Nevertheless, some limitations also need to be acknowledged. The exposure and some covariates are likely to be time dependent, but measures used were taken at baseline. In the authors’ previous analysis, the proportion of vitamin D deficiency was lowest in summer and more prevalent in winter and spring;19 in another study measuring vitamin D repeatedly, the intraclass correlation coefficient between two vitamin D measurements after 5 years was only 0.59, which was moderately reliable.21 In the analysis presented here, Weibull regression was used, which assumes hazards increase during follow-up, and adjustments were made for vitamin D testing seasons in the model to minimise the effect of seasonal variation. In the sensitivity analysis, Cox model regression was used to adjust for potentially time-varying hazards and the results remained similar. Nevertheless, vitamin D status would change over time, which may introduce exposure misclassification.
It should also be noted that, despite the completeness of most covariates, more than half of the data were missing for self-reported vitamin D supplementation; as such, this variable may not reflect the real vitamin D supplementation use, and its association with the outcome needs to be interpreted with caution. A positive trend of association between GP-prescribed vitamin D supplementation and HZ was noted in the crude and partially adjusted models in the sensitivity analysis. This association may be due to confounding by indication, as well as the underestimation of unreported food fortification. People receive vitamin D prescriptions to prevent or treat vitamin D deficiency, but that indication for the prescription was not considered in the study presented here. Vitamin D food fortification is another main source of vitamin D supplementation in the UK primary care setting;22 however, because of the limitation of data availability, it was not included in the analysis.
The outcomes may also be underascertained. HZ was defined using EHRs, but people with a greater number of comorbidities may visit their primary care physicians more frequently than people without underlying chronic diseases; as such, HZ in these people is more likely to be diagnosed, whereas mild shingles among a younger or healthier population might not be noticed.23 In the study population, although the proportions of people with certain conditions were slightly higher in those who were deficient in vitamin D, the overall distributions of comorbidities and immunosuppression were similar across different vitamin D statuses. Any ascertainment bias in the study presented here should be non-differential.
Misclassification of HZ outcomes cannot be ruled out. Studies using EHRs assume that individuals have a disease if they have the corresponding diagnostic codes; conversely, people without specific diagnostic codes are assumed not to have the disease. It is possible that some participants with HZ did not visit their GP or did not have a confirmed diagnosis, so their disease statuses might have gone unrecorded.
Regarding possible ascertainment bias, a study in the US reported that using the ICD-9 code for definite or possible herpes virus could identify 98% of HZ cases (sensitivity 98%), and the positive predictive value was also very high (PPV 93%).24 Furthermore, the financial barrier to access health care in the UK is generally lower than in the US, which may increase the sensitivity of HZ diagnoses in the EHR databases.

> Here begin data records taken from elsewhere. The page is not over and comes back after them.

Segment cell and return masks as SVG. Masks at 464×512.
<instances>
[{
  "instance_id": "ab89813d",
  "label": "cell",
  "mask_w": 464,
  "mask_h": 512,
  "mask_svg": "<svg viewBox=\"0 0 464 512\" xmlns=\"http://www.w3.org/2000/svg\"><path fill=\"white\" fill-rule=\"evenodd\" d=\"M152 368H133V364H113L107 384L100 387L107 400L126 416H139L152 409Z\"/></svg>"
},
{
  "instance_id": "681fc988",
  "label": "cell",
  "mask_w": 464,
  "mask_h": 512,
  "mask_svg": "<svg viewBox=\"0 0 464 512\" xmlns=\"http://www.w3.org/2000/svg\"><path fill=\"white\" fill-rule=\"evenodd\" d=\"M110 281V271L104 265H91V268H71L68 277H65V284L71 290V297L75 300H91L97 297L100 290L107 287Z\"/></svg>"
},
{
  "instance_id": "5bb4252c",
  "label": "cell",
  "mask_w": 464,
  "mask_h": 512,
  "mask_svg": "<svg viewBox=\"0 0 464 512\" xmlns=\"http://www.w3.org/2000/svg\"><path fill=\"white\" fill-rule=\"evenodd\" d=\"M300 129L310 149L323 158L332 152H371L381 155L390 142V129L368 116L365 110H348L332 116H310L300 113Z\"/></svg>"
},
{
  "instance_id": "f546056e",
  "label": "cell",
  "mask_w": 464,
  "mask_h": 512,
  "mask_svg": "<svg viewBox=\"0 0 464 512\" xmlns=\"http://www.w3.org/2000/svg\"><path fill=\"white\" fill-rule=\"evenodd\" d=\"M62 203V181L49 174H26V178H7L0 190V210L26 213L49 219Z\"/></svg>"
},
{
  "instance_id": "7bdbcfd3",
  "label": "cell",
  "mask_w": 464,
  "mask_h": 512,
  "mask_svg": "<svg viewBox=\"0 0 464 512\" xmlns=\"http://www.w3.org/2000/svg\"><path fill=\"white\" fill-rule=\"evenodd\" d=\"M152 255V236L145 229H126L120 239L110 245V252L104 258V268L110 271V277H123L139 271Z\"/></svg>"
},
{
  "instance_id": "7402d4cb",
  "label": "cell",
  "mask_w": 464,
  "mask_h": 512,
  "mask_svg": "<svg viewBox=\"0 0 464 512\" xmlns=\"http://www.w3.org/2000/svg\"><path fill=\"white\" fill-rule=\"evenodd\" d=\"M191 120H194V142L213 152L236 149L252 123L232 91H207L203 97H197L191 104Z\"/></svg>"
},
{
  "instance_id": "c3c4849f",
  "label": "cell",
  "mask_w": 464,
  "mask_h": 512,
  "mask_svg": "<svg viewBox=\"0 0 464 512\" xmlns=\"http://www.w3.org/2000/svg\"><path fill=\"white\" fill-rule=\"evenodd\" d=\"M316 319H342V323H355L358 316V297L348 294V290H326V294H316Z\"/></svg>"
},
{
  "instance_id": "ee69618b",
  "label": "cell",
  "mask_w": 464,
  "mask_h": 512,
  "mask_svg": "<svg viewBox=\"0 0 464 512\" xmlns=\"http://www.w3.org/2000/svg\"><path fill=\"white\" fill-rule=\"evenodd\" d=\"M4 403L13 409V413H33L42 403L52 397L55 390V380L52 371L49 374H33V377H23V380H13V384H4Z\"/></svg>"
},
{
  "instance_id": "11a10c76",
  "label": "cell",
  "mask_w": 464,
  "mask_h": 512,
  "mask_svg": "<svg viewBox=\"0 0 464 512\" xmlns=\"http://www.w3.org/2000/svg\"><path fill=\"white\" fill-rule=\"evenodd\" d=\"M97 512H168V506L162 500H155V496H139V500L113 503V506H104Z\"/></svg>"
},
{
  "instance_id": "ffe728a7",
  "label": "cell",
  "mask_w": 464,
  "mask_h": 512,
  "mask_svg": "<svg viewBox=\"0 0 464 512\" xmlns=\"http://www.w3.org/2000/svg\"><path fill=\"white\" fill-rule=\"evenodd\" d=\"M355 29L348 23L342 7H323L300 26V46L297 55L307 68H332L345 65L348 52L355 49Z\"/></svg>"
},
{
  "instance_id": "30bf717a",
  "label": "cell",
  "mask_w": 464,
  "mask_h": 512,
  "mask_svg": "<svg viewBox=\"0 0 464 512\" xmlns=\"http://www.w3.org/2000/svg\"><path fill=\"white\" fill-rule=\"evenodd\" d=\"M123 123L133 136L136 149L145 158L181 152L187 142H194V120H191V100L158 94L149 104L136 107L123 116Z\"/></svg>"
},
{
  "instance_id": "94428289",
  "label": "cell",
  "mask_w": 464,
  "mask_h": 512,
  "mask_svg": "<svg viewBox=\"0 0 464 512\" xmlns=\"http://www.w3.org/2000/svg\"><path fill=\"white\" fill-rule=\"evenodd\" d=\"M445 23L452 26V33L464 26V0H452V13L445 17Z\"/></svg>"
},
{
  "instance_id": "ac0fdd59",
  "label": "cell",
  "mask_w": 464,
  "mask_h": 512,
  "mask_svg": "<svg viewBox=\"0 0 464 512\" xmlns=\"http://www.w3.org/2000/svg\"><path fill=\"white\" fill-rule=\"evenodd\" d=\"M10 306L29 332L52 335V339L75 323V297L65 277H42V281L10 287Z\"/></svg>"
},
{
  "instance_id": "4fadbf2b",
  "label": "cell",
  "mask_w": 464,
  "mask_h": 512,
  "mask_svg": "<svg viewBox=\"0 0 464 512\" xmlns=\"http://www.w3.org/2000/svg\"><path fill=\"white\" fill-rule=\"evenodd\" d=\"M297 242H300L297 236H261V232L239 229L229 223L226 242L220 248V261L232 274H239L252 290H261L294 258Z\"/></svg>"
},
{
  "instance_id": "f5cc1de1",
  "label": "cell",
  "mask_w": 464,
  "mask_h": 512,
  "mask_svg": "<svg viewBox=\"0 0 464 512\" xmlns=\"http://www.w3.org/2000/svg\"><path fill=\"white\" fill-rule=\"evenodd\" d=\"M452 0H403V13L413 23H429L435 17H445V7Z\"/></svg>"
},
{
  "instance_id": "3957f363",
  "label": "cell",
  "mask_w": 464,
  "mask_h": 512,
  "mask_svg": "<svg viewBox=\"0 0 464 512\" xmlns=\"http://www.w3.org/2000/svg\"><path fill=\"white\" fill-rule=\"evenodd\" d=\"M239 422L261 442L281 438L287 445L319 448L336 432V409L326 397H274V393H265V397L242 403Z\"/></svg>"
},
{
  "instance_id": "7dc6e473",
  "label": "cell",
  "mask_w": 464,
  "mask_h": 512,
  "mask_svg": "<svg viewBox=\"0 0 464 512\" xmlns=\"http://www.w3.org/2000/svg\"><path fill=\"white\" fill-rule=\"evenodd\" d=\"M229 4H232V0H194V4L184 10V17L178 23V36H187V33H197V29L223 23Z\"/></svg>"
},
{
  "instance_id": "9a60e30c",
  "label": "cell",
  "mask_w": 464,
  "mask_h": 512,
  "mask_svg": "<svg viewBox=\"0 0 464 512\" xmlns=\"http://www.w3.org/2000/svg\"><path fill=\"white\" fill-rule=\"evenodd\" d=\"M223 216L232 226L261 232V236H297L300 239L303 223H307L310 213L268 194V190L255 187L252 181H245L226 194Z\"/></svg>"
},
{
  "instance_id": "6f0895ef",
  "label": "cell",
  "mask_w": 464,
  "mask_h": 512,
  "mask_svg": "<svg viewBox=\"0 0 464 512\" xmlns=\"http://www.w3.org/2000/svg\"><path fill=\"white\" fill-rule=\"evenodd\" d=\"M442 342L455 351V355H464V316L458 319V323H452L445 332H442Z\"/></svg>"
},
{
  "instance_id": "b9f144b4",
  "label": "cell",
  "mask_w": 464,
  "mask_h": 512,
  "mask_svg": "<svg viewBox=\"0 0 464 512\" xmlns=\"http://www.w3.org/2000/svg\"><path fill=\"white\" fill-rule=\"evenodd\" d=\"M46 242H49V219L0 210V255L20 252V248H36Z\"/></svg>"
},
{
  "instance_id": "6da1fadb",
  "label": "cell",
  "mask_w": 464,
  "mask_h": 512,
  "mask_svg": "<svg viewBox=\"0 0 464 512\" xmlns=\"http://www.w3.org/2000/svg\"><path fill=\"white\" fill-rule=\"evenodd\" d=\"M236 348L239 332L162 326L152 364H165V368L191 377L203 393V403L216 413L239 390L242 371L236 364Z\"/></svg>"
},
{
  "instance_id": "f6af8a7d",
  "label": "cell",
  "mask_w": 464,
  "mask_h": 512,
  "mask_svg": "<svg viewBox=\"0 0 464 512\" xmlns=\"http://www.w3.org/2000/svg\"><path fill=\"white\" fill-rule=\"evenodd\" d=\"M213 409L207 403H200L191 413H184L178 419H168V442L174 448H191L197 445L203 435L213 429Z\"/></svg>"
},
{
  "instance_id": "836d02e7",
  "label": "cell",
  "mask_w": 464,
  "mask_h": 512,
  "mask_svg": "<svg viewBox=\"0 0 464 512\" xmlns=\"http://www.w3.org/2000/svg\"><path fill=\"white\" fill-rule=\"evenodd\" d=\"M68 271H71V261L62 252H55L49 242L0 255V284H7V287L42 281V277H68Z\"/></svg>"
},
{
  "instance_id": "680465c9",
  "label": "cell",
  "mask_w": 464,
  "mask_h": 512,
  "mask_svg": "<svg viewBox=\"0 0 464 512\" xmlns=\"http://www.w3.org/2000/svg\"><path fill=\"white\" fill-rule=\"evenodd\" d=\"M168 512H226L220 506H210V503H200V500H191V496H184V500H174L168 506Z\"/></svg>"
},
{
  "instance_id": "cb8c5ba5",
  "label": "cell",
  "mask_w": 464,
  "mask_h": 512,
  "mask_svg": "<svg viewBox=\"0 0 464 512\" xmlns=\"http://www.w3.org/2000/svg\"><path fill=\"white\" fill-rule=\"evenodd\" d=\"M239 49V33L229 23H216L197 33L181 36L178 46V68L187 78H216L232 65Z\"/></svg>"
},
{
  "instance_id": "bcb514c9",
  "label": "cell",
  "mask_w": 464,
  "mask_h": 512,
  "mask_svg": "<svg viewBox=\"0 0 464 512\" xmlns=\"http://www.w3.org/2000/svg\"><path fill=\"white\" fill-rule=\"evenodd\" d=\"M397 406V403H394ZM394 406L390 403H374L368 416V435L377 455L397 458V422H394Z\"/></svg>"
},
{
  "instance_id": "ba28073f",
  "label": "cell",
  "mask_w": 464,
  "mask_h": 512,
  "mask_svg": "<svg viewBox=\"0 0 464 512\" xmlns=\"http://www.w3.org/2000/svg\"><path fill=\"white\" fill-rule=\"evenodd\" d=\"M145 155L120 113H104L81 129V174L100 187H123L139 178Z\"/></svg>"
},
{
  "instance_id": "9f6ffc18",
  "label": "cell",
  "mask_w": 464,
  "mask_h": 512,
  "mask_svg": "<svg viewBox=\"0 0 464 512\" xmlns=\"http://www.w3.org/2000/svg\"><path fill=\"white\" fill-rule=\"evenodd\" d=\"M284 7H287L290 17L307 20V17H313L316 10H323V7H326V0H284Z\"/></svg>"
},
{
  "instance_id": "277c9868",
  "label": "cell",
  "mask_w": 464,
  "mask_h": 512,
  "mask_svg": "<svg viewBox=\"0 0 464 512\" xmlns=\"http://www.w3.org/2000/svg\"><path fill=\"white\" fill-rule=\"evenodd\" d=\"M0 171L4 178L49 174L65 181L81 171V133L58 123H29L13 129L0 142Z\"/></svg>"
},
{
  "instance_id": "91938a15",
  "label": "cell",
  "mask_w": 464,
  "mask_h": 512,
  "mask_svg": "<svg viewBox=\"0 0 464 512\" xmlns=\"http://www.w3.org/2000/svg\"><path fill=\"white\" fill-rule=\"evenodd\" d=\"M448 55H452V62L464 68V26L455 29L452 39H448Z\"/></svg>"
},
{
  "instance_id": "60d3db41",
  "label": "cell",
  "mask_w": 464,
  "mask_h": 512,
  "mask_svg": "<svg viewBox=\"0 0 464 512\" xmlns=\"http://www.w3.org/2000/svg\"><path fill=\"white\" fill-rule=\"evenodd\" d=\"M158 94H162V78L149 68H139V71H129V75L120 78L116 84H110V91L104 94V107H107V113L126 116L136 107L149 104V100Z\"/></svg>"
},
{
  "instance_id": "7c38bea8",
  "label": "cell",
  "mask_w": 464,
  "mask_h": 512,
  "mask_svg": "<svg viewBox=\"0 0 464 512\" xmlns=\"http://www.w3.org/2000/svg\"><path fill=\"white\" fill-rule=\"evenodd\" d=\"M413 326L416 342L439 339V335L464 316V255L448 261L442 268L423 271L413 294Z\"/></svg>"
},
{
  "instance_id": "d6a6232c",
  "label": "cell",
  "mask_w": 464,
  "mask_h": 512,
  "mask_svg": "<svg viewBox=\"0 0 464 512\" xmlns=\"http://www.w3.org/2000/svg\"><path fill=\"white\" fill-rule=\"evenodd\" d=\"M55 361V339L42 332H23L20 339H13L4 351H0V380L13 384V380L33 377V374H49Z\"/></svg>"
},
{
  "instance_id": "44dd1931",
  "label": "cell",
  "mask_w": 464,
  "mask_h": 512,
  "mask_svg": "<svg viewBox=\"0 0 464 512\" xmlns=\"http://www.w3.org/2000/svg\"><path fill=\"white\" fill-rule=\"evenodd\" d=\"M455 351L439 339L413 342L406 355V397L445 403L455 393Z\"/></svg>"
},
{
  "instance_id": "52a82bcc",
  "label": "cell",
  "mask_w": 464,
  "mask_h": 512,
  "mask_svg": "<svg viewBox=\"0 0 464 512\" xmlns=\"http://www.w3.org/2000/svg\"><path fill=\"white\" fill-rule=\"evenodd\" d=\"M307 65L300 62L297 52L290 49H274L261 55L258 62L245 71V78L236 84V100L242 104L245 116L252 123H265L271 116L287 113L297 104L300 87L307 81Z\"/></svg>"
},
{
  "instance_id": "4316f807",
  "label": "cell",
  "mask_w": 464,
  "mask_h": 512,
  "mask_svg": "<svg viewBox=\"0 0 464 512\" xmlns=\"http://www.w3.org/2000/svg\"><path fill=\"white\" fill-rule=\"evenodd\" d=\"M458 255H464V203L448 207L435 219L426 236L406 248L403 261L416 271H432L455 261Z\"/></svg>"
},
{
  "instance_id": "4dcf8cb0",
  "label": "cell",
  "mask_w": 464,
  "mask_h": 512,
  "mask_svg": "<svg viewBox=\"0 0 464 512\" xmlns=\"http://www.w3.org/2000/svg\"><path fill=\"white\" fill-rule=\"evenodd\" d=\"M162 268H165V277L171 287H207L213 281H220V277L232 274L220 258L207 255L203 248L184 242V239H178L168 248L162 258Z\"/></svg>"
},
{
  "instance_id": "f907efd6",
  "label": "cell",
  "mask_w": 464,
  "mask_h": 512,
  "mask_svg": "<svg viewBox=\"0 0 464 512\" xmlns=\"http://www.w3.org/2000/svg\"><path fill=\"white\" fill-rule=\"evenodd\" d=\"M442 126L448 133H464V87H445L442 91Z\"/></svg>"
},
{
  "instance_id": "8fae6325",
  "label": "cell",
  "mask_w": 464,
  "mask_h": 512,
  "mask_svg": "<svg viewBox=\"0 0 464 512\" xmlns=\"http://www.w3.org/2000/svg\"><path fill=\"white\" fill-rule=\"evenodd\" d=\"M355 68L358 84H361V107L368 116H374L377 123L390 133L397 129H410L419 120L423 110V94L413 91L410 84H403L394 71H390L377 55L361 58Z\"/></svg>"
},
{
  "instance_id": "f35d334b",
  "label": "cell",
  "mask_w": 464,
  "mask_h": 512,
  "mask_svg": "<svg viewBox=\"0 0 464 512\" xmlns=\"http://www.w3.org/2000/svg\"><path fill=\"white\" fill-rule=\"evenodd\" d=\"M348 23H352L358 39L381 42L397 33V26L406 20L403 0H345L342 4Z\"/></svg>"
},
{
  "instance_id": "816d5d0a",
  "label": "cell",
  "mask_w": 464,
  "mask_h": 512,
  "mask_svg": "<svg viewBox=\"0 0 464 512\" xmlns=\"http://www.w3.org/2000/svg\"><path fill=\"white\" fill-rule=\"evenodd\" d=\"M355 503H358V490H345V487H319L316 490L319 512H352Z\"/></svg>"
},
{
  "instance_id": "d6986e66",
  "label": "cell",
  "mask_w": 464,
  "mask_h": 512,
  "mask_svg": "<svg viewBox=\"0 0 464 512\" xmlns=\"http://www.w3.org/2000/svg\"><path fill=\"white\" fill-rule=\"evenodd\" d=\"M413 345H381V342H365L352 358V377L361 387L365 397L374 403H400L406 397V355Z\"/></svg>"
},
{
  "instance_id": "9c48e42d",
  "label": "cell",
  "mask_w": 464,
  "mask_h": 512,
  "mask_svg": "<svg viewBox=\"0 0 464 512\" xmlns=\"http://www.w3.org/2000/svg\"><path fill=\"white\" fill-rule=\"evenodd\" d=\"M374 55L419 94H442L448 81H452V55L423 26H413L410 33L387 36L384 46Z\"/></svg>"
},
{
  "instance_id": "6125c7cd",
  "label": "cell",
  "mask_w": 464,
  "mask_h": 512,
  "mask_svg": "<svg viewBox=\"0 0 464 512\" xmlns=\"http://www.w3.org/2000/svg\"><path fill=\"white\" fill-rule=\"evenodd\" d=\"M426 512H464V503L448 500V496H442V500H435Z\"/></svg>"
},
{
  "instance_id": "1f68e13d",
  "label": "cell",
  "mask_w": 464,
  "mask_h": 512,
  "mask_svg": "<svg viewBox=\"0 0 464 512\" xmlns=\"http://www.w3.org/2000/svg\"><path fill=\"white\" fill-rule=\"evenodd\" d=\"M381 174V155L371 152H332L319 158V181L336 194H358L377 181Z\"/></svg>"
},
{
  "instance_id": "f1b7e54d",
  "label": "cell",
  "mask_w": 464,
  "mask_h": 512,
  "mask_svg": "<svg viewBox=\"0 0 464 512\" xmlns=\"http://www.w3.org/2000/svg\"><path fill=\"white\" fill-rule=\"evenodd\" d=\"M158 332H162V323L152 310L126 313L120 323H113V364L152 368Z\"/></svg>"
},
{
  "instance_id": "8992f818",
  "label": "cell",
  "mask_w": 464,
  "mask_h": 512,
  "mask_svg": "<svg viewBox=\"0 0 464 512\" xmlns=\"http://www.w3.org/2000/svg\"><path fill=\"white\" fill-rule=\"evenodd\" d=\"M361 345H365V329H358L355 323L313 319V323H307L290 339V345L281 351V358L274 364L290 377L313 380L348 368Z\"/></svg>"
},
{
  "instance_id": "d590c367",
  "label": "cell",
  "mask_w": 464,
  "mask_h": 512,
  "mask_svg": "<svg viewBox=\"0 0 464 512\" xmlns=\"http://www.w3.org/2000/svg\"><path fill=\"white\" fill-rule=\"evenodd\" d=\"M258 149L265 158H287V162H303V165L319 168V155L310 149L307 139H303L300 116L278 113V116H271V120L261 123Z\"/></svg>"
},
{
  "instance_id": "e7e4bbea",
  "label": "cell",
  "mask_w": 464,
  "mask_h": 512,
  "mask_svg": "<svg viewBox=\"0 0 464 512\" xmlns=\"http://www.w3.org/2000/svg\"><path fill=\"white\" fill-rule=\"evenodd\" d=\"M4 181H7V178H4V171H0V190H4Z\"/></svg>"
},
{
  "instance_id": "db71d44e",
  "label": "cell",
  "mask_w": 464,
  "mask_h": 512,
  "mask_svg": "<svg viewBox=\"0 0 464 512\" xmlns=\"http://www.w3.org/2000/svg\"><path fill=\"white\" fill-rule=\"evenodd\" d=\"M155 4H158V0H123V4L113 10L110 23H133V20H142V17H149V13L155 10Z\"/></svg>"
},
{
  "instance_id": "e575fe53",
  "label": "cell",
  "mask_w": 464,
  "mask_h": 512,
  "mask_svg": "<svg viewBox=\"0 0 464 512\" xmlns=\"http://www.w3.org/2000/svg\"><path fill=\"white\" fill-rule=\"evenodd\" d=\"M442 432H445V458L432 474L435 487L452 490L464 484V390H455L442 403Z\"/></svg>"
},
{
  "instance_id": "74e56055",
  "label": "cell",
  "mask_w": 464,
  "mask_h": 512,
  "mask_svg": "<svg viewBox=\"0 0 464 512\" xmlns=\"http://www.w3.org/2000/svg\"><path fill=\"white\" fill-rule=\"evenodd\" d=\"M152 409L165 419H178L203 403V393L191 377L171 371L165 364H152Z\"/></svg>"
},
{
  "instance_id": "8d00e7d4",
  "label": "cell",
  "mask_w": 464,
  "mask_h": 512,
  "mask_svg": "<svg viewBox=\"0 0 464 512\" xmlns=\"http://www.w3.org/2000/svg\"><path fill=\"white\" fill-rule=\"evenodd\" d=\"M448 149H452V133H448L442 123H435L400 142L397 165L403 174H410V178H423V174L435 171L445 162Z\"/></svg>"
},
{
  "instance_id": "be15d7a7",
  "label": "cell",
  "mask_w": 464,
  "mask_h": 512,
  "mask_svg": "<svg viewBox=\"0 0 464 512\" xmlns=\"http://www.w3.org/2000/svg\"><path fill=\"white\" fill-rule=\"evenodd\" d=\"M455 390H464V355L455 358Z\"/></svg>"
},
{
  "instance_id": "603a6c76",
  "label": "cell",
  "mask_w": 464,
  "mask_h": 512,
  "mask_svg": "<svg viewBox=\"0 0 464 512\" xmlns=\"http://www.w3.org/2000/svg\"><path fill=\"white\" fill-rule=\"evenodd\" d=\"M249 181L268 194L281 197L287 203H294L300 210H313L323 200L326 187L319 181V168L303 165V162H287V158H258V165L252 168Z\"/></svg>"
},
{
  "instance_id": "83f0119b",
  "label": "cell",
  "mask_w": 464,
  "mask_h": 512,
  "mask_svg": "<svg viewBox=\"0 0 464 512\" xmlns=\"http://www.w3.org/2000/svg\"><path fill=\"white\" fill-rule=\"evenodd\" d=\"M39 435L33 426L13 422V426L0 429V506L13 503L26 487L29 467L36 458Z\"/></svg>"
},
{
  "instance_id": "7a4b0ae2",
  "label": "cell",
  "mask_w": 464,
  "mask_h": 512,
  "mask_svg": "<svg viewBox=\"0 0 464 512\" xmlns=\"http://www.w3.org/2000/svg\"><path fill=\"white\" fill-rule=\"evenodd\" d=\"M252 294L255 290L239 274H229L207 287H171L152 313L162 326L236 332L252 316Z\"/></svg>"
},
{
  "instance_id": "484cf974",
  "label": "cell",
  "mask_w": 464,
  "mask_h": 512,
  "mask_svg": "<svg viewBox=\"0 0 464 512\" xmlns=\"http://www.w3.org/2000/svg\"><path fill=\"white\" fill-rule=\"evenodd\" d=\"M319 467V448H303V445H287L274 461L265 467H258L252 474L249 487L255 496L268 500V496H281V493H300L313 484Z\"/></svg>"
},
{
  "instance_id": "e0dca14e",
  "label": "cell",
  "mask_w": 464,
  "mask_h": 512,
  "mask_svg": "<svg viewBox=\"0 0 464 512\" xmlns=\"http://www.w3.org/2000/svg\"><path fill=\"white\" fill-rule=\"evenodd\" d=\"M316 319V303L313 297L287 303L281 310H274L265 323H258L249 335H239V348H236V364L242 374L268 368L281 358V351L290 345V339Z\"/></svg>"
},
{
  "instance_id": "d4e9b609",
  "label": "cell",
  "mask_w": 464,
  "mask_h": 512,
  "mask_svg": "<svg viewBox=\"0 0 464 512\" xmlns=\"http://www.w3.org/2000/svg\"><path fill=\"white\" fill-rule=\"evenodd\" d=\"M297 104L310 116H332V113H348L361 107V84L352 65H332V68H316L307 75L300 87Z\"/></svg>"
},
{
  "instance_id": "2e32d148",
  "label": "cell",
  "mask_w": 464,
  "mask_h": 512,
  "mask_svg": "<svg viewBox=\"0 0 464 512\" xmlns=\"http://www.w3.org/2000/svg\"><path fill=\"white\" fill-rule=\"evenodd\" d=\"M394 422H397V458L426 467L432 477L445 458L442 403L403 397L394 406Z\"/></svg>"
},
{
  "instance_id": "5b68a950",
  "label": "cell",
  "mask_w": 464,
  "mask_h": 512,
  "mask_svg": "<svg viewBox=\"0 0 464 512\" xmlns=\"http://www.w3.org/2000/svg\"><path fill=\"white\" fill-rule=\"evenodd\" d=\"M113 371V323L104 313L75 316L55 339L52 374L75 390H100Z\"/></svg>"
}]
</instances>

Residual confounding effects also cannot be ruled out. Using diagnostic codes from the linked records may underestimate the true prevalence of some diseases, such as CKD. In studies using EHRs, serum creatinine levels are more often used to diagnose CKD instead of using diagnostic codes alone;25 however, laboratory test results are not available in the linked EHRs of UK Biobank. To enhance the sensitivity of detecting comorbidities, the authors of the study presented here included self-reported, non-cancer health conditions in the analysis, but the overall prevalence of CKD was still much lower than the national prevalence during the same period.26
Comparison with existing literature
This is, to the authors’ knowledge, the first published study assessing the association between vitamin D status and incident HZ in the general population. Previous studies on the topic have been conducted among people with immunosuppression; as an example, a case–control study about taking vitamin D supplements and HZ only included 126 patients with CKD, while the present study included more than 170 000 healthy participants.13 Compared with this previous study, the population of the study presented here was, largely, immunocompetent.
Another small, single hospital-based study in Taiwan compared people with post-herpetic neuralgia with matched hospital controls to assess the association between vitamin D and post-herpetic neuralgia. This cross-sectional analysis showed strong evidence that people with hypovitaminosis (defined as serum vitamin D <75 nmol/L) were associated with higher odds of having post-herpetic neuralgia (adjusted odds ratio = 3.12; 95% CI = 1.73 to 5.61).27 However, the cross-sectional analysis cannot distinguish temporality, which may lead to reverse causation. The authors’ cohort study has less potential for reverse causation, but it did not distinguish post-herpetic neuralgia from herpes zoster because of the limitation of the data.